• DESCRIPTION OF THE TASK
Extend the passage on Podemos En Movimiento's strategy toward the PSOE, starting right after its final sentence.

• SELECTED PASSAGE
— Begin —
For Podemos En Movimiento, the process of creating majorities for change—in which the more organised sections of the working class, the poor and the victimised act as pole of attraction for all “those below”—had to pass along two channels: “a social project based on the redistribution of wealth” that converts the economic resources presently in the hands of a few into common property and “the democratisation of society” that moves towards ever more participatory and transparent forms of administration, both in public institutions and the workplace.

Progress towards majorities required “broadening the area of social experiences that generate a common identity, critical of the regime and of neo-liberalism, that is, winning ‘the missing ones’ through the advance of shared social experiences and not by diluting program or mimicking [the program of others].”

From this perspective, Podemos En Movimiento proposed a distrustful orientation to the PSOE (“a mere instrument of neoliberalism”) and a dialogue with its disaffected ranks alone.

[This] is not based on trying to reproduce the social democracy but to overtake in the perspective of a break with capitalism, by giving a certain sense of acknowledgement to those who feel themselves to be socialists at heart. To consciously appeal to that sector open to abandoning the old reformism…[This is] a long-term task that will require firmness and a capacity for dialogue, refusing to take part in governments headed by this party and situating it in the bloc of the regime, but extending a hand to its social bases.
— End —
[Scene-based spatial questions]
— Begin —
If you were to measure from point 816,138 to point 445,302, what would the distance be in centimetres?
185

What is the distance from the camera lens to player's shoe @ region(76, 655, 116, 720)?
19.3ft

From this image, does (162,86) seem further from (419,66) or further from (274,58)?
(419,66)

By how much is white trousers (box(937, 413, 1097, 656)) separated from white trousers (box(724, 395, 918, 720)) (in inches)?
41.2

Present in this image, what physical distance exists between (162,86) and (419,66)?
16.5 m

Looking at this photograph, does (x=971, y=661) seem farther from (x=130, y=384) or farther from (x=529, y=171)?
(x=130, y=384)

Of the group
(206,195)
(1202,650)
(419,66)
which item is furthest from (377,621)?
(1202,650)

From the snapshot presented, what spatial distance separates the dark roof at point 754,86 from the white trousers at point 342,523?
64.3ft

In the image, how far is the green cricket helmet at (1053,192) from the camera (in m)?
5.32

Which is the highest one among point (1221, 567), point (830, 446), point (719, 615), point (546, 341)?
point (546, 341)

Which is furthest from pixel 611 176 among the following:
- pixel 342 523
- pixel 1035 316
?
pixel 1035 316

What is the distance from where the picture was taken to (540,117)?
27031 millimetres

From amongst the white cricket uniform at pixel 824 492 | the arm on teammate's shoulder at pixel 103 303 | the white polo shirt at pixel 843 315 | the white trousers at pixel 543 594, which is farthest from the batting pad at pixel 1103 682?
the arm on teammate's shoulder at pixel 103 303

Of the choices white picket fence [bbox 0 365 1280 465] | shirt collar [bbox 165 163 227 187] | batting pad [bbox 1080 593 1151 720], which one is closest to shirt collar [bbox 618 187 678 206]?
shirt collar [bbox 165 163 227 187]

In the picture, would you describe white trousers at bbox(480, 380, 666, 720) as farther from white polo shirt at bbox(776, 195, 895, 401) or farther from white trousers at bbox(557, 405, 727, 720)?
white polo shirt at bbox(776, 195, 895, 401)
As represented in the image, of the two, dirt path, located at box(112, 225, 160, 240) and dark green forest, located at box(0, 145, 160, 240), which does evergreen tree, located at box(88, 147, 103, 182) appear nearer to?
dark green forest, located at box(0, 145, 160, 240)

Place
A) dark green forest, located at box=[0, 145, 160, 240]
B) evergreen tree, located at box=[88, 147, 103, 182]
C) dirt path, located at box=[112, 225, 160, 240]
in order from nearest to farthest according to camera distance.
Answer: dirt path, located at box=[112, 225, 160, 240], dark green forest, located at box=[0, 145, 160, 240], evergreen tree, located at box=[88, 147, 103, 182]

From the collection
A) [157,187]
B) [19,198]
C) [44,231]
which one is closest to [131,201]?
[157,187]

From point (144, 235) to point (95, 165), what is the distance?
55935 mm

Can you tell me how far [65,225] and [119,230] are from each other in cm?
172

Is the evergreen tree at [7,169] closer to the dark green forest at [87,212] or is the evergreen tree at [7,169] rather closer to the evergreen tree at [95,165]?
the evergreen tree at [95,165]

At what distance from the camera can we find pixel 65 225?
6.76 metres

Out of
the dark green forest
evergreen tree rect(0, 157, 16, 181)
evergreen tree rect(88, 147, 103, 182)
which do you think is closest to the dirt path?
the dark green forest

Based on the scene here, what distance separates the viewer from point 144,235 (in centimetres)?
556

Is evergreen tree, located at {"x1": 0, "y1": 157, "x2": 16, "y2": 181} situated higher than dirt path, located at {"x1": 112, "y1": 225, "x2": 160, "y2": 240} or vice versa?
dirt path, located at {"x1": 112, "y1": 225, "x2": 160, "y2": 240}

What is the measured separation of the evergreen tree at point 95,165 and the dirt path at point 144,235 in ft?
— End —
• ANSWER FOR THIS EXERCISE
The document is silent about the conditions under which Anti-capitalists think Podemos should be prepared to govern with the PSOE.[5]

Podemos En Movimiento’s programmatic proposals are framed by the need for Podemos to learn from the destiny of the Greek SYRIZA government at the hands of the anti-democratic, austerity-enforcing European institutions (hardly mentioned in the other two documents):

The evolution of SYRIZA (which raised such hopes in many parts of Europe) leaves those of us committed to escaping from the labyrinth of austerity and “debt government” with one basic lesson: a strategy of negotiation and, in the last analysis, accommodation to the European treaties is a path that would condemn us (and a possible Podemos government also) to submission and permanent blackmail.

Podemos En Movimiento’s proposals were therefore set in the framework of “building a European movement capable of defying the EU institutions and of undertaking a process of reconstituting and refounding the European project. A movement whose basic task is to confront austerity, the ‘dictatorship of debt’ and the reactionary and xenophobic outbursts that the neoliberal project facilitates.”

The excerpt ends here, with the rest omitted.